Os autores do estudo pedem o fim dos subsídios para agricultura e energia, pois estas áreas incentivam a produção insustentável. O apoio da União Europeia à pesca foi criticado. Watson também convidou as pessoas a mudarem para uma dieta mais sustentável (menos carne e mais vegetais). Além de desperdiçar menos comida, água e energia.

Existe esperança para acabar com a destruição da natureza

No norte da Ásia, a cobertura florestal aumentou em mais de 22% como resultado de programas de plantio de árvores, principalmente na China. Apesar do número de espécies ser menor do que no passado. Na África, houve a recuperação parcial de algumas espécies, embora ainda haja um longo caminho pela frente.

Watson – figura importante na campanha para reduzir os gases que estavam causando um buraco na camada de ozônio – disse que este relatório de biodiversidade foi o mais abrangente desde 2005. O estudo foi o primeiro que envolveu não apenas cientistas, mas governos e outras partes interessadas.

Apesar do panorama sombrio, ele disse que há motivos para esperança. O relatório descreve vários caminhos para o futuro, dependendo das políticas adotadas pelos governos e das escolhas feitas pelos consumidores.

Nenhum caminho prevê completamente o fim da destruição da natureza e perda de biodiversidade, mas os piores cenários podem ser evitados com maiores esforços de conservação.

O ponto principal é envolver os formuladores de políticas nos governos. Assim, eles podem entender que a biodiversidade afeta todas as áreas da economia.

Atualmente, estas preocupações são amplamente aceitas pelos ministérios do meio ambiente e de relações internacionais. No entanto, o desafio é fazer com que o debate seja incorporado por outras áreas do governo. Pastas como agricultura, energia e água precisam discutir o assunto. Empresas e consumidores também precisam desempenhar um papel mais responsável.

“Não fazemos recomendações, porque os governos não gostam que lhes digam o que fazer. Então, em vez disso, damos a eles opções ”, disse Watson.

Futuro da biodiversidade será discutido no final do ano

O relatório será usado em uma grande conferência da ONU no final deste ano. Os signatários da Convenção para a Biodiversidade se reunião em Sharm El-Sheikh em novembro. A ideia é discutir maneiras para aumentar as metas e fortalecer o cumprimento.
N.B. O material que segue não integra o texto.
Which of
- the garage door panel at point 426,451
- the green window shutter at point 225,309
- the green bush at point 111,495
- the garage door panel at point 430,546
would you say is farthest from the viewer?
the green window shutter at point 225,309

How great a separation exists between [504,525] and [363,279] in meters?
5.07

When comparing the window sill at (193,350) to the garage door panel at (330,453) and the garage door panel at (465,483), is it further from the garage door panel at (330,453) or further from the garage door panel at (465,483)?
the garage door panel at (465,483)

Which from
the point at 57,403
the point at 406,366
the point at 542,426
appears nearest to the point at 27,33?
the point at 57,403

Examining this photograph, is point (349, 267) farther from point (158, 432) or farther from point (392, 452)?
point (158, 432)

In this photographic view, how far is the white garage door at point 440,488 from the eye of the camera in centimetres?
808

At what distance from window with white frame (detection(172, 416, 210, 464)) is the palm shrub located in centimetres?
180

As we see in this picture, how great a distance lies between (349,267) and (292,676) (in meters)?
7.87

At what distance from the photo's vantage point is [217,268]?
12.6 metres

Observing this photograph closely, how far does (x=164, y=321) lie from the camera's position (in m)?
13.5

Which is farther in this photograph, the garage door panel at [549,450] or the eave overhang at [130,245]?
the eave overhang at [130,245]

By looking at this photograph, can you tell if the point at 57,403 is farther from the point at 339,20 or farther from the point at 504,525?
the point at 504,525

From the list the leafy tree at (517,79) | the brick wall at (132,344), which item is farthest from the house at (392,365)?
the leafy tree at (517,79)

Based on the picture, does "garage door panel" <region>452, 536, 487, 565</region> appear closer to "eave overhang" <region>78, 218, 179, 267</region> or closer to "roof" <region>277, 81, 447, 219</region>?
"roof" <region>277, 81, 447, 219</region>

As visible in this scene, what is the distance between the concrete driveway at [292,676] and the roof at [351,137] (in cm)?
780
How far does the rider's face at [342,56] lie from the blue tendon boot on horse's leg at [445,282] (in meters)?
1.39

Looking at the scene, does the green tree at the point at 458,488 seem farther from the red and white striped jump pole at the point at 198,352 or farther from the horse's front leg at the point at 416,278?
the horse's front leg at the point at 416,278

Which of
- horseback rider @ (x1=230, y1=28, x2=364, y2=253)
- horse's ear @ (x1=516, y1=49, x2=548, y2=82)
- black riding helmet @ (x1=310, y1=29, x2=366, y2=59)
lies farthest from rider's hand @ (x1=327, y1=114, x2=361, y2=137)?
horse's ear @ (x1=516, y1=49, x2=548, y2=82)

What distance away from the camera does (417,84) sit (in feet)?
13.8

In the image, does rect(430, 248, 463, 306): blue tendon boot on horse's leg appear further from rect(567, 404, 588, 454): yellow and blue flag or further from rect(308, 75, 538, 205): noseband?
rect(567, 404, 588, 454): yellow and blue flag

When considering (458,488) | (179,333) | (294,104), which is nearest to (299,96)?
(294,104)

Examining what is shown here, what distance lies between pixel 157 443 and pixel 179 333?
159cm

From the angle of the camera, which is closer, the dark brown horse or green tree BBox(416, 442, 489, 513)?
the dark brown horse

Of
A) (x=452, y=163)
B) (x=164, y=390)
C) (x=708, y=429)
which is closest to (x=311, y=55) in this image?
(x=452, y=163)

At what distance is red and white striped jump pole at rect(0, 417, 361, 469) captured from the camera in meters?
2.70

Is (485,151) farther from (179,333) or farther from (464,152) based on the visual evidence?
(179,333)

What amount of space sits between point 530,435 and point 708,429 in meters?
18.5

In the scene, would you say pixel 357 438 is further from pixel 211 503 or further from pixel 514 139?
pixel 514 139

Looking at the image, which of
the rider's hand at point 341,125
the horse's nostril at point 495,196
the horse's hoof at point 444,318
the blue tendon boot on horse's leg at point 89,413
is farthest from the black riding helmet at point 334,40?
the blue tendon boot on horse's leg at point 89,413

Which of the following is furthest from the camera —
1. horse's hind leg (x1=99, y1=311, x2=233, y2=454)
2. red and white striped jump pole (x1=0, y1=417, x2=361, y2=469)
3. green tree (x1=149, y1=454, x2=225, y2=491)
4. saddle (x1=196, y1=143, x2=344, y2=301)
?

No entanto, vale lembrar, que desde 1977 já foram elaborados mais de 140 relatórios científicos. Quase todos alertando para a deterioração do clima e do mundo atual.

Sem mais pressão da sociedade civil, da mídia e dos eleitores, os governos têm relutado para sacrificar metas econômicas de curto prazo. Não pensam em enfrentar o desafio ambiental de longo prazo para o bem-estar do ser humano.

“A biodiversidade está sob séria ameaça em muitas regiões do mundo e é hora de os formuladores de políticas agirem em nível nacional, regional e global”, disse José Graziano da Silva, diretor-geral da FAO (Organização das Nações Unidas para Alimentação e Agricultura).

Outros cientistas apontam a crise como algo mais crítico. O biólogo Paul Ehrlich alertou que o colapso civilizacional é “quase certeza” nas próximas décadas devido à atual destruição da natureza.

* Jonathan Watts é editor global de Meio Ambiente do The Guardian.